What sounds like a complicated process is actually a sequence of simple chemical reactions. Water is split into H2 and O by electrolysis, CO2 is added to the hydrogen in a kind of catalyst, creating synthesis gas. Under pressure and at high temperature, this is turned into hydrocarbons in the so-called Fischer-Tropsch synthesis (FTS), which are separated in the final step. Among these are petrol, diesel and paraffin: the fuels that once stood for a revolution in individual locomotion and today - produced from finite resources - are responsible for a considerable share of global CO2 and nitrogen emissions. For the time being, therefore, no conversion is necessary for the use of PtL fuels; synthetically produced paraffin can be mixed with its fossil predecessor without any problems. The practicality of the fuel has already been tested, but its large-scale applicability depends on many other factors that are still being investigated. These include whether FTS is the most productive production process. Alternatively, methanol synthesis is used, in which the synthesis gas is converted into methanol; the energy loss is somewhat lower here, and the efficiency is correspondingly higher.
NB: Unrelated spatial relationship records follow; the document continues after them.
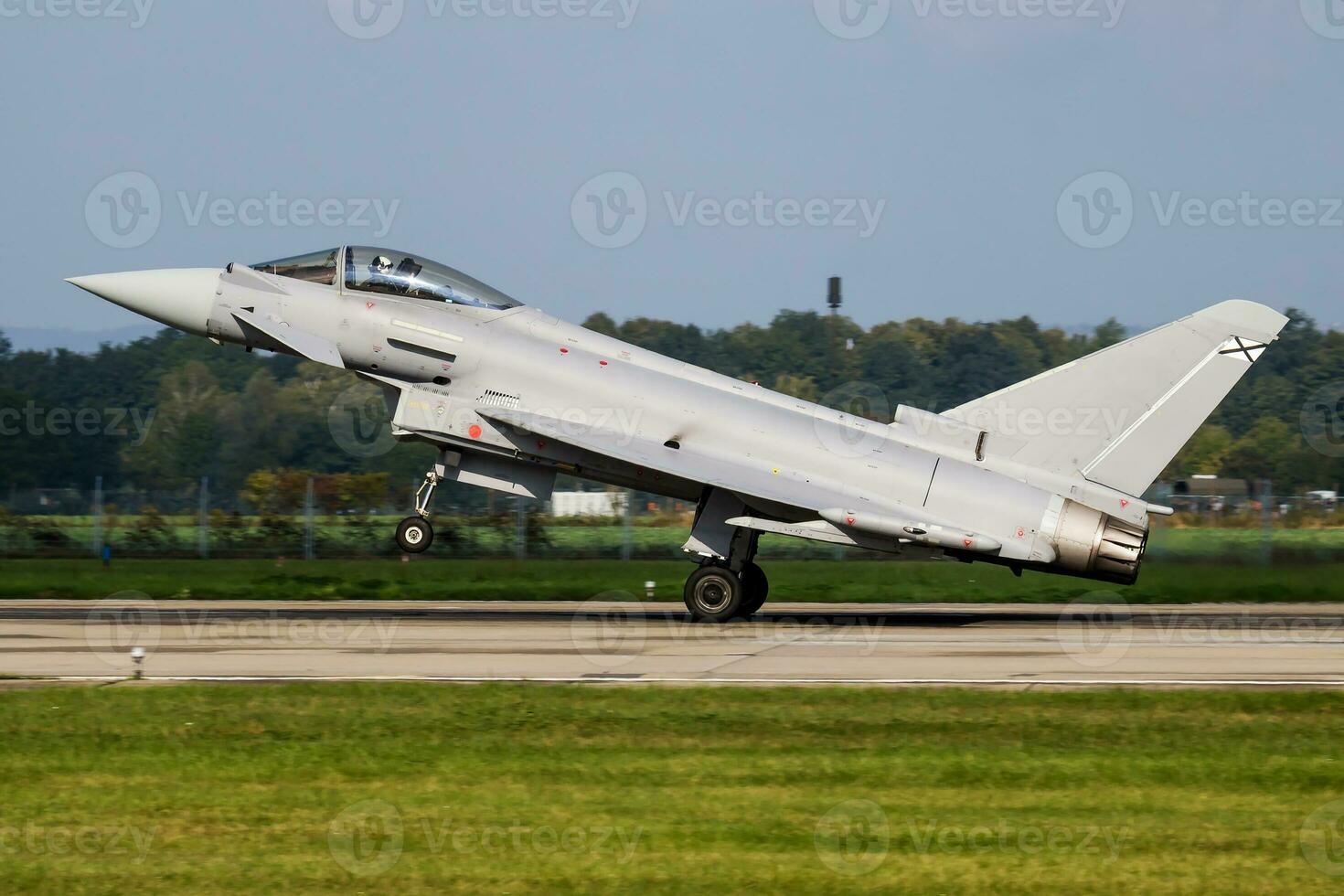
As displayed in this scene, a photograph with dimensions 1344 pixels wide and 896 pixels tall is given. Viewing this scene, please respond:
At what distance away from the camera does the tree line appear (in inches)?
2012

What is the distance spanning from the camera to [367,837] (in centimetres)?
869

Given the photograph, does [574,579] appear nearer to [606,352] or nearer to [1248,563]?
[606,352]

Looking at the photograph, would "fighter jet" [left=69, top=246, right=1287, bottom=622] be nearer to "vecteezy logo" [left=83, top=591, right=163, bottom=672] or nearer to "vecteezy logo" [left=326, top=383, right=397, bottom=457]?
"vecteezy logo" [left=83, top=591, right=163, bottom=672]

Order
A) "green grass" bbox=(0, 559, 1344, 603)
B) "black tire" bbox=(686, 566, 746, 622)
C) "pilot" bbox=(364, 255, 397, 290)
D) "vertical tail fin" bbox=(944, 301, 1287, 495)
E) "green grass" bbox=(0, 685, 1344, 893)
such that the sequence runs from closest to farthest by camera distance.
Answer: "green grass" bbox=(0, 685, 1344, 893) → "vertical tail fin" bbox=(944, 301, 1287, 495) → "black tire" bbox=(686, 566, 746, 622) → "pilot" bbox=(364, 255, 397, 290) → "green grass" bbox=(0, 559, 1344, 603)

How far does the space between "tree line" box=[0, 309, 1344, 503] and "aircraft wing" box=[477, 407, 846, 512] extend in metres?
16.2

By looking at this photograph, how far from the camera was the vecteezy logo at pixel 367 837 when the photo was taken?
8234 mm
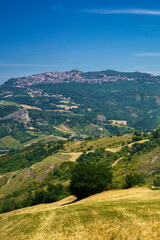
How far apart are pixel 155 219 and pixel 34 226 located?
19.1 metres

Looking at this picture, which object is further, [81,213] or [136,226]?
[81,213]

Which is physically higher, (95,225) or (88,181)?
(95,225)

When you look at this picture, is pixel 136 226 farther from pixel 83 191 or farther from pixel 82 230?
pixel 83 191

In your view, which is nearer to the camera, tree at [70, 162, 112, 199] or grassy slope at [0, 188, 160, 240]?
grassy slope at [0, 188, 160, 240]

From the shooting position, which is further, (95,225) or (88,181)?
(88,181)

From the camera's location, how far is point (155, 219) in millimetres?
28781

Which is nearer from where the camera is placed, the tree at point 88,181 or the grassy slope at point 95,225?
the grassy slope at point 95,225

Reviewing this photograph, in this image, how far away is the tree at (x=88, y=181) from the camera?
68.5 meters

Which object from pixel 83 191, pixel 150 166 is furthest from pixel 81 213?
pixel 150 166

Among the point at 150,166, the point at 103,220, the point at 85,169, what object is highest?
the point at 103,220

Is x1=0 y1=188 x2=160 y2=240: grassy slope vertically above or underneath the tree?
above

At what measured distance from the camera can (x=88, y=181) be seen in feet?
227

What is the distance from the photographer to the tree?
68.5 meters

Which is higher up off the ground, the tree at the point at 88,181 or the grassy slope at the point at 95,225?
the grassy slope at the point at 95,225
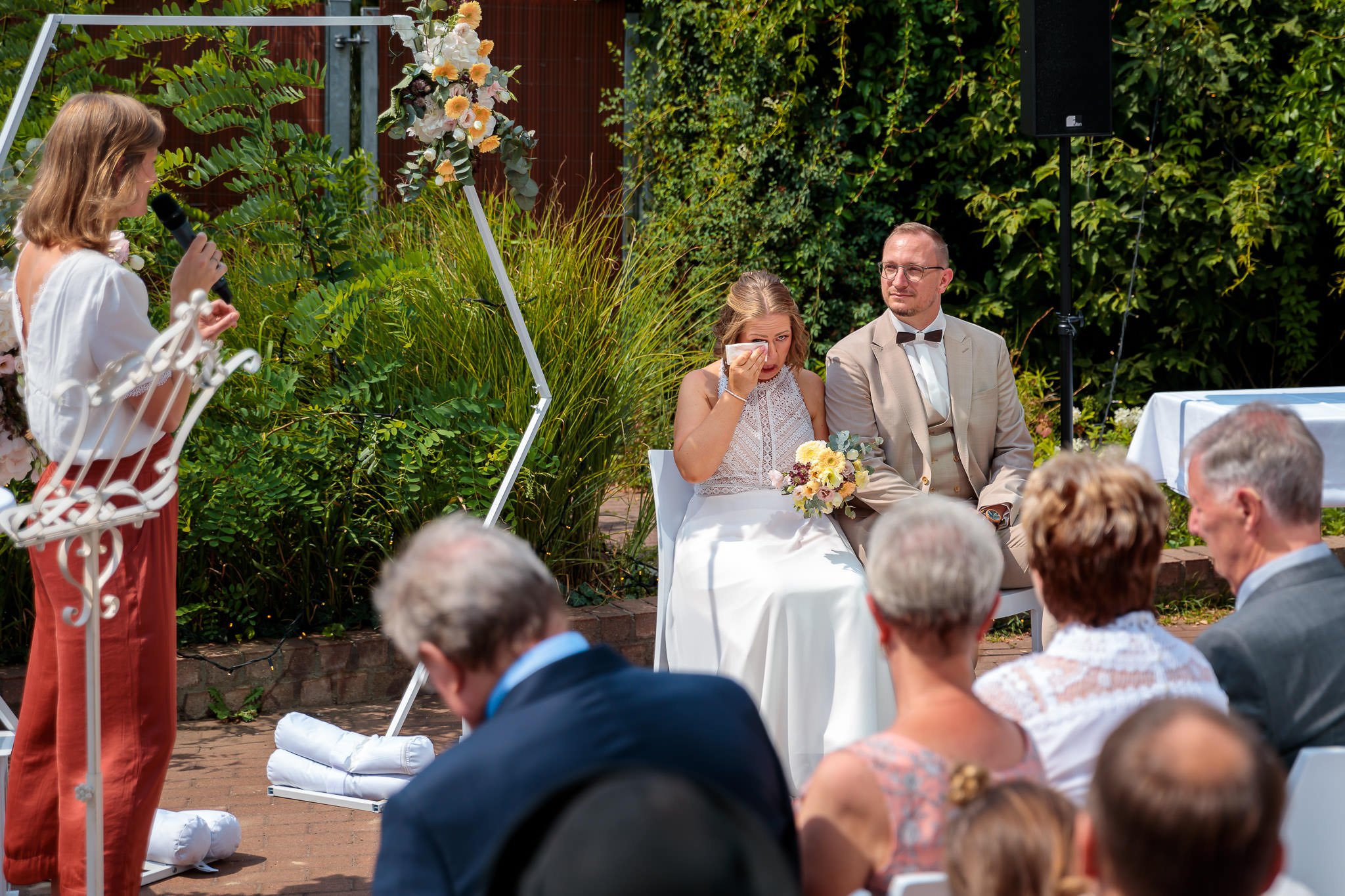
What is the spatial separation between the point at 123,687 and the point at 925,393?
93.8 inches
The efficiency is an important parameter in the discussion of the applicability of PtL. It describes the calorific value of the products produced in relation to the amount of energy used and is in the order of 40 % for the PtL process chain, which already indicates that certain losses cannot be avoided. For this reason, the origin of the energy used is of crucial importance; after all, it makes little sense to use newly produced electricity if about half of it is lost. It therefore makes sense to use generated surpluses that would otherwise be forfeited. Equally important is the form in which the CO2 needed to produce synthesis gas is available. If it is obtained from biomass, for example, in which it already occurs in concentrated form, a completely greenhouse gas-neutral energy supply is possible. However, the use of CO2 from fossil combustion processes is also technically feasible and would at least ensure double use with the same emissions.
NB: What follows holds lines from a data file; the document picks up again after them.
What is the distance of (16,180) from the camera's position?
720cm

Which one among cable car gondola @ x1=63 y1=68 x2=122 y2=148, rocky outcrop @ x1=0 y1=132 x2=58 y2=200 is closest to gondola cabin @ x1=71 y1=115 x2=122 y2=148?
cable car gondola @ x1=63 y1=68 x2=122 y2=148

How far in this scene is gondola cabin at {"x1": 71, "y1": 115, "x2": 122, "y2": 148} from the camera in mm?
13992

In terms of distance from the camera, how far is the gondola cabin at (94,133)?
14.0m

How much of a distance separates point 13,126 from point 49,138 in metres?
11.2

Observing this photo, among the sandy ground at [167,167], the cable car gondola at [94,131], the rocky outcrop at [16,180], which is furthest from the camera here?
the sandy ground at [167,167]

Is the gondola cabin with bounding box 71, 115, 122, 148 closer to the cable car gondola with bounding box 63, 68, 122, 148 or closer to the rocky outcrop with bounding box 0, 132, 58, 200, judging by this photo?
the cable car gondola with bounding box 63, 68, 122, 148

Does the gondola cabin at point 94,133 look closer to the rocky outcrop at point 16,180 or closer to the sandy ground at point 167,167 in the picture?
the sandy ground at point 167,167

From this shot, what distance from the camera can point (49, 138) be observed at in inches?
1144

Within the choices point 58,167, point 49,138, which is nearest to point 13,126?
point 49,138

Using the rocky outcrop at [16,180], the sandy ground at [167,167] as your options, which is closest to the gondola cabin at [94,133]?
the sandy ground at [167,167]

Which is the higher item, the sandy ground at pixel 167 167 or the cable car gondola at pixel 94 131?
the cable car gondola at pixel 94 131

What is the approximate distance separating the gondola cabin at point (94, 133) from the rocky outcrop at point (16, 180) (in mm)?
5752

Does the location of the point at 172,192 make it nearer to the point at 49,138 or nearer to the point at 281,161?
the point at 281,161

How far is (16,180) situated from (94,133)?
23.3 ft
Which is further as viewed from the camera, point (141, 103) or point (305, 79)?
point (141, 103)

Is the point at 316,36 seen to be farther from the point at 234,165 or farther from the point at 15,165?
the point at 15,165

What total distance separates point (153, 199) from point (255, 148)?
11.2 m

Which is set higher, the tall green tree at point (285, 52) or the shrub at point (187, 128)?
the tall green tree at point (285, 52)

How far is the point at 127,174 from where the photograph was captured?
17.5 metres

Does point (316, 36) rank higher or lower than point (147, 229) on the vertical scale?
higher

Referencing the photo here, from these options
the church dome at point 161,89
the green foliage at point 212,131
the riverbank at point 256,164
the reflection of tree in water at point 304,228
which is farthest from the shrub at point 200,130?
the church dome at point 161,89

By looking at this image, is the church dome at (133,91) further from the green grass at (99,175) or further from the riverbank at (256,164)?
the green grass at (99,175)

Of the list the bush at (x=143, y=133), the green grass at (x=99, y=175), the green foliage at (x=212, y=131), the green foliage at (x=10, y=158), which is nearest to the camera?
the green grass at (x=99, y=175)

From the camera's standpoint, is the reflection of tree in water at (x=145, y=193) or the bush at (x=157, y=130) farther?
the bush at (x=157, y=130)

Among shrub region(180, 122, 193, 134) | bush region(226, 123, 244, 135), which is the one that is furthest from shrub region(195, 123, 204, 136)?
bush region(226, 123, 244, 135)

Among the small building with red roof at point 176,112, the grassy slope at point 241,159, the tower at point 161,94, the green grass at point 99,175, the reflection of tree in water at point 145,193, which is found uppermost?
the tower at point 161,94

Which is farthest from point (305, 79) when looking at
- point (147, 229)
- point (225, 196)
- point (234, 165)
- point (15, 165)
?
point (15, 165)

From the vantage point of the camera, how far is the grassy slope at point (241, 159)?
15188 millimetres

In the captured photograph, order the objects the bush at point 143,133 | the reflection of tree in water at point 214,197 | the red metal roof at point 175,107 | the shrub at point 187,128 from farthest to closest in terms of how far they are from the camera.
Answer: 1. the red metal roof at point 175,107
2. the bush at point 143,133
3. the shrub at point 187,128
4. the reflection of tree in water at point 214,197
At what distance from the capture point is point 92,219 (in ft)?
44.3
If the possibility exists, a purely battery-electric drive is more ecological than PtL, as all the energy fed in can be converted. In some applications, however, the use of stored electrical energy is not possible for weight or performance reasons. Here, liquid fuels are essential. Therefore, politics and industry have jointly agreed on a PtL roadmap for aviation, which was issued by the German government in April 2021. The goal is clearly formulated: The production of PtL paraffin is to be developed and expanded over the next few years. The project is in line with the National Hydrogen Strategy as well as the Paris Agreement and the EU's Green Deal. By 2030, it should be possible to use at least 200,000 tonnes in German air transport. CO2 emissions in the transport sector are to be reduced by 42% by 2030 compared to 1990, which is why every sector must be included: Thus, the propulsion of aircraft with synthetic paraffin is accompanied by efforts to reduce air traffic in general by improving the conditions for rail transport.

Power-to-liquid has the potential to make certain sectors climate-friendly that are still major drivers of emissions. However, a number of prerequisites must be met for its use to make ecological sense: first and foremost, the electricity used to produce the fuel must come from renewable energies. In addition, the CO2 that reacts with hydrogen during synthesis gas production must already be present in the atmosphere. Since PtL paraffin can be mixed with conventional fuel, a changeover is possible successively, depending on supply and demand. Under the current framework conditions, it is neither established on the market nor competitive, according to the German government. However, this is to change in the near future.